Feature which presents terms as a column and

Feature extraction is one of the crucial steps towards text categorization. There are many algorithms and methodologies used for extracting and giving weight to each feature/term. In this part of the thesis, we will discuss the detailed working of the algorithms which will be used for extracting features. Mainly we used Bag of Words, Term Frequency inverse document frequency (tf-idf) approaches for selecting the features/terms. For instance, table 7 presents a corpus which contains two documents. For the exemplary part, we will describe how algorithms mentioned above work by using this corpus.  

Table 7: Sample Corpus which contains two documents

We Will Write a Custom Essay Specifically
For You For Only $13.90/page!


order now

Document 1: BMW is working on Automotive industry
Document 2: Bosch is working on Electronics industry

 

 

 

 

1.1.1. Bag of words

Bag of words also called term frequency count is the most straight forward algorithm for vectorization. In Bag of words approach, words in the corpus are split into tokens then algorithm loops over each document in the corpus and gets the frequency count of each word. Finally, the algorithm builds the matrix from those frequencies. There are two different types of matrix used for counting the frequency of each term. One is known as a term-document matrix in which terms appear as rows and documents as a column, and the other one is known as document term matrix1 which presents terms as a column and documents as a row. In this thesis, we used document term matrix for inspecting and manipulating the terms.

Example:

Table 8 shows the term frequency matrix for the corpus given in table 7. Table 8 contains word count of two document where the first column contains the document number, and all other column contains the frequency of each term appears in the corresponding document. In this table, ‘1’ represents the single time occurrence of the term in the document and ‘0’ represent the absence of term. The frequency count could be higher if the term occurs more than once. We built table 8 after pre-processing stages, i.e. stop words removal and stemming text during text pre-processing stages.

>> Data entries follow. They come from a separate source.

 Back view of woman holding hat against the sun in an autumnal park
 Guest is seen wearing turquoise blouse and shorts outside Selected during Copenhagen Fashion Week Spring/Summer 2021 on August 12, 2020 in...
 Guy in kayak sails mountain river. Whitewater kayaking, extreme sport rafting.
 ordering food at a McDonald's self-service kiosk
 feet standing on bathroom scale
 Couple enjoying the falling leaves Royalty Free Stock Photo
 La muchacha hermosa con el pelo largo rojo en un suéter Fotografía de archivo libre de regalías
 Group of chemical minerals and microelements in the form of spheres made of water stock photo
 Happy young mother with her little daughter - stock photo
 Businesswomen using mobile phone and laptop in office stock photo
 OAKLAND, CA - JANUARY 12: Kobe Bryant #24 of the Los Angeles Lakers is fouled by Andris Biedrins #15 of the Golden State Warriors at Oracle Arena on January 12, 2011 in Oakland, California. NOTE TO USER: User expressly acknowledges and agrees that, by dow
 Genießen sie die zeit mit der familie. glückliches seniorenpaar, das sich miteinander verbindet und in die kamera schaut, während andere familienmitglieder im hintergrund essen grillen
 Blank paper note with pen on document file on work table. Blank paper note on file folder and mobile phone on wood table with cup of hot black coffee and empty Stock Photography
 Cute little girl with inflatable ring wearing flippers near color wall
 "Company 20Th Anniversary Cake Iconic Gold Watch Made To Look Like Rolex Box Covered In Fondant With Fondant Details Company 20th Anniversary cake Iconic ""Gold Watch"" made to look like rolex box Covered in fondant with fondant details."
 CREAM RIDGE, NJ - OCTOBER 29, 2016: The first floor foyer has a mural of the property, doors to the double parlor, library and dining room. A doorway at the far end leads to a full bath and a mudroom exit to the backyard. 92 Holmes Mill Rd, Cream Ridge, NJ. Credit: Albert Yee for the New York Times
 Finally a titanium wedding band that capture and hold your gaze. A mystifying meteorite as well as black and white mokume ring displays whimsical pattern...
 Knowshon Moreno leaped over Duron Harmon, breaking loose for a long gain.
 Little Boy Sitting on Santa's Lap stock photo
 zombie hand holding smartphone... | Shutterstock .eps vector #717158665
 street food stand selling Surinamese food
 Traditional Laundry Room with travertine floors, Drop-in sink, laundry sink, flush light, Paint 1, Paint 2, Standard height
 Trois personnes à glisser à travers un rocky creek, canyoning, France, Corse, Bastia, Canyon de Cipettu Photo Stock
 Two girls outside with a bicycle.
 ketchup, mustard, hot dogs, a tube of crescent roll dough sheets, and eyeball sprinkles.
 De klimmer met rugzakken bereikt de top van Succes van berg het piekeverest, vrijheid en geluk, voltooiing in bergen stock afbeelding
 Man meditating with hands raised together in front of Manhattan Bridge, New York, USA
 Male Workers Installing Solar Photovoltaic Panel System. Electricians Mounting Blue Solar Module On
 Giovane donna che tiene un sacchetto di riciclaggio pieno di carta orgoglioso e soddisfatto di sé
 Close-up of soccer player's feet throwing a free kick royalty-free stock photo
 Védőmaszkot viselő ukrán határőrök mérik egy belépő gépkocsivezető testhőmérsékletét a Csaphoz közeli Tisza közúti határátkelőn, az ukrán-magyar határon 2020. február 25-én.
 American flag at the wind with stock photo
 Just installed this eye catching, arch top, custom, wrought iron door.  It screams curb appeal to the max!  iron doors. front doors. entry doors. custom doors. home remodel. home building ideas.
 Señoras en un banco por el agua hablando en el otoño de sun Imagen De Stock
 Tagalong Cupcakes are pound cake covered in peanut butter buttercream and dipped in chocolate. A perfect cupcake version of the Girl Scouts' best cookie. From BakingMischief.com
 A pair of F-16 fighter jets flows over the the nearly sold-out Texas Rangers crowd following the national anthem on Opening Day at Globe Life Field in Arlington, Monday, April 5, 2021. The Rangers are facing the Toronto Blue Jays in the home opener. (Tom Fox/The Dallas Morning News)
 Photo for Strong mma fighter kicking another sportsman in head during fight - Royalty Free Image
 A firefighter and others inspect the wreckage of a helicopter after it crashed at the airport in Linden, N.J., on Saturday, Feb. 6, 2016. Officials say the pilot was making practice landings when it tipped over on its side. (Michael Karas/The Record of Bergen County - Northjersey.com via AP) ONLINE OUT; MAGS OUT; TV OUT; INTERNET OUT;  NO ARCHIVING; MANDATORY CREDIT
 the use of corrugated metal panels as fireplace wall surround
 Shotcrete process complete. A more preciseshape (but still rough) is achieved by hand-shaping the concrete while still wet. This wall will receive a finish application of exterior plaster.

Table 8: Sample bag of words vector by using Document term matrix

Docs

bmw

bosch

work

automotive

electronic

industry

Doc1

1

0

1

1

0

1

Doc2

0

1

1

0

1

1

 

If we check table 8, we will understand that document ‘1’ consists of terms like; ‘bmw’, ‘work’, ‘automotive’, ‘industry’ and document 2 consist words like; ‘bosch’, ‘work’, ‘electronic’, ‘industry’. Bag of words algorithm takes this preprocessed data as an input which tokenizes documents into words, and these words will be used as an attribute for classification algorithms. Finally, term and document matrix will be computed by iterating over every document and counting the frequencies accordingly. A sample preview of the training documents significant terms with their document frequencies is shown in the figure 19.

Figure 19: Screenshot of the top 20 terms with their frequencies

The term ‘energi’ has a document frequency of 724, because it occurs 724 times in multiple documents. There is a total of 24,000 terms obtained after building bag of words approach. After the collection of the most significant terms along with their document frequencies, the next task is the dimensionality reduction, which is the most tedious task of text categorization.